Image-text web data:
****************
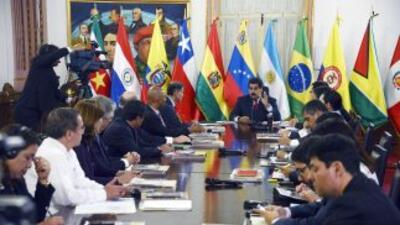 Nicolás Maduro y los cancilleres de UNASUR.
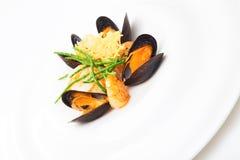 Plat de mollusques et crustacés Photo stock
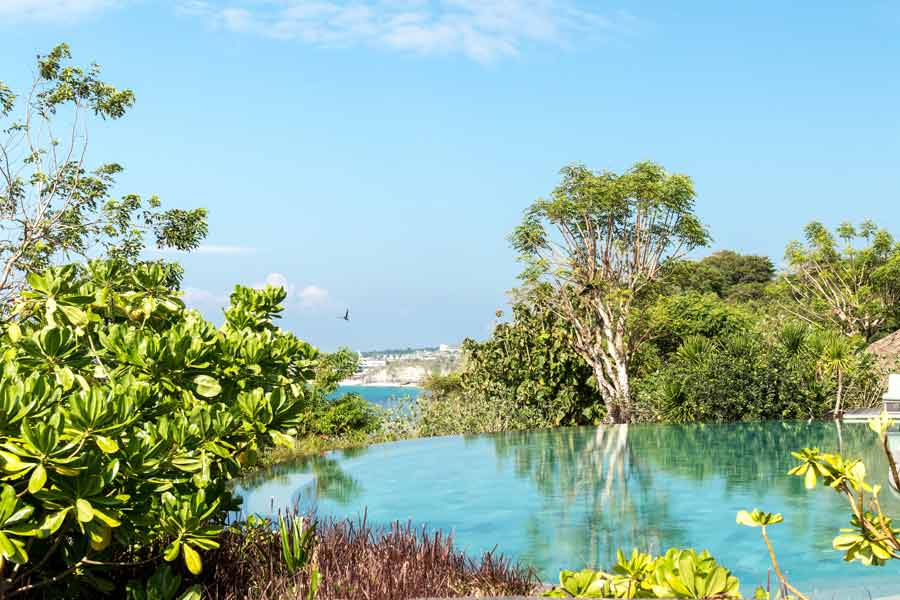 Hồ bơi chân mây hòa với tự nhiên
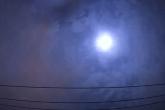 Bola de fogo explode sobre o céu de Tóquio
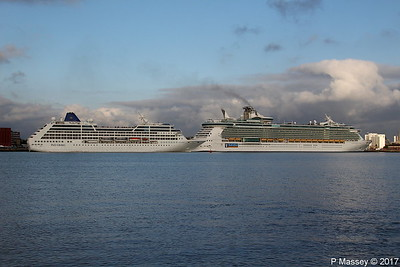 ADONIA Final Departure Passing INDEPENDENCE OF THE SEAS Southampton PDM 14-10-2017 16-41-49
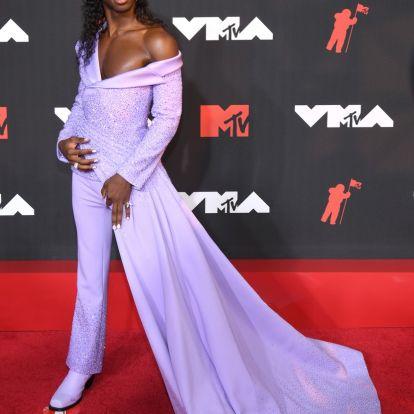 Fotókon az MTV VMA díjátadó legemlékezetesebb szettjei: így vonultak a vörös szőnyegre a sztárok
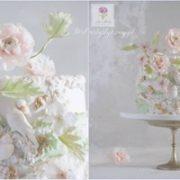 Tort z różami i zielonymi gałązkami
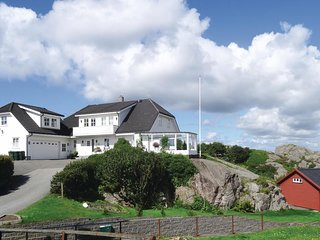 Nice home in Sirevåg w/ 4 Bedrooms
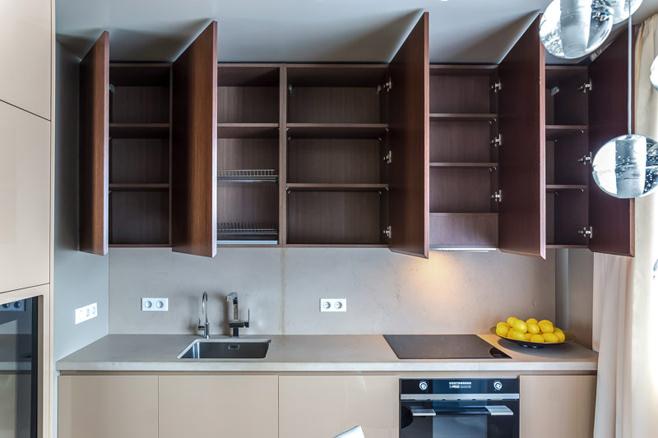 Деревянный фасад верхних систем хранения в интерьере кухни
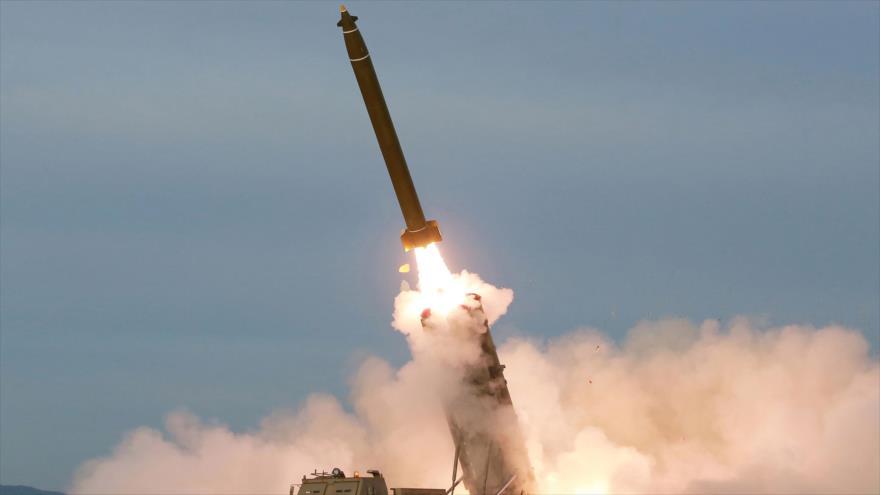 La prueba de lanzamisiles múltiple supergrande por Corea del Norte, en un lugar no revelado, 24 de agosto de 2019. (Foto: KCNA)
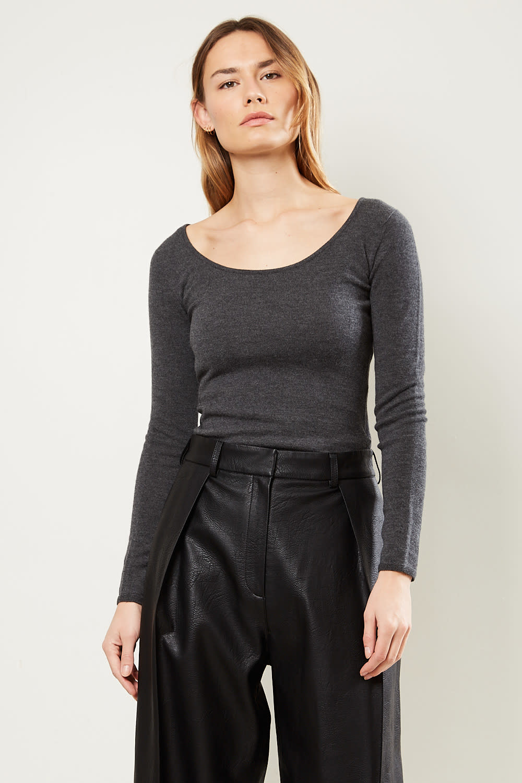 Drae Wool u-neck knit sweater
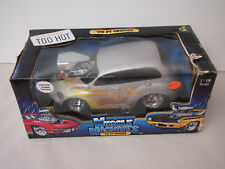 MUSCLE MACHINES 1:18 SCALE '00 PT CRUISER SILVER/GREY WITH FLAMES BLOWER ENGINE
****************
EXERCISE REQUIREMENTS: Give back exactly the lines from the first line of the data through the line with "Drae Wool u-neck knit sweater", pictures excluded.

THE COMPLETED TASK:
 Nicolás Maduro y los cancilleres de UNASUR.
 Plat de mollusques et crustacés Photo stock
 Hồ bơi chân mây hòa với tự nhiên
 Bola de fogo explode sobre o céu de Tóquio
 ADONIA Final Departure Passing INDEPENDENCE OF THE SEAS Southampton PDM 14-10-2017 16-41-49
 Fotókon az MTV VMA díjátadó legemlékezetesebb szettjei: így vonultak a vörös szőnyegre a sztárok
 Tort z różami i zielonymi gałązkami
 Nice home in Sirevåg w/ 4 Bedrooms
 Деревянный фасад верхних систем хранения в интерьере кухни
 La prueba de lanzamisiles múltiple supergrande por Corea del Norte, en un lugar no revelado, 24 de agosto de 2019. (Foto: KCNA)
 Drae Wool u-neck knit sweater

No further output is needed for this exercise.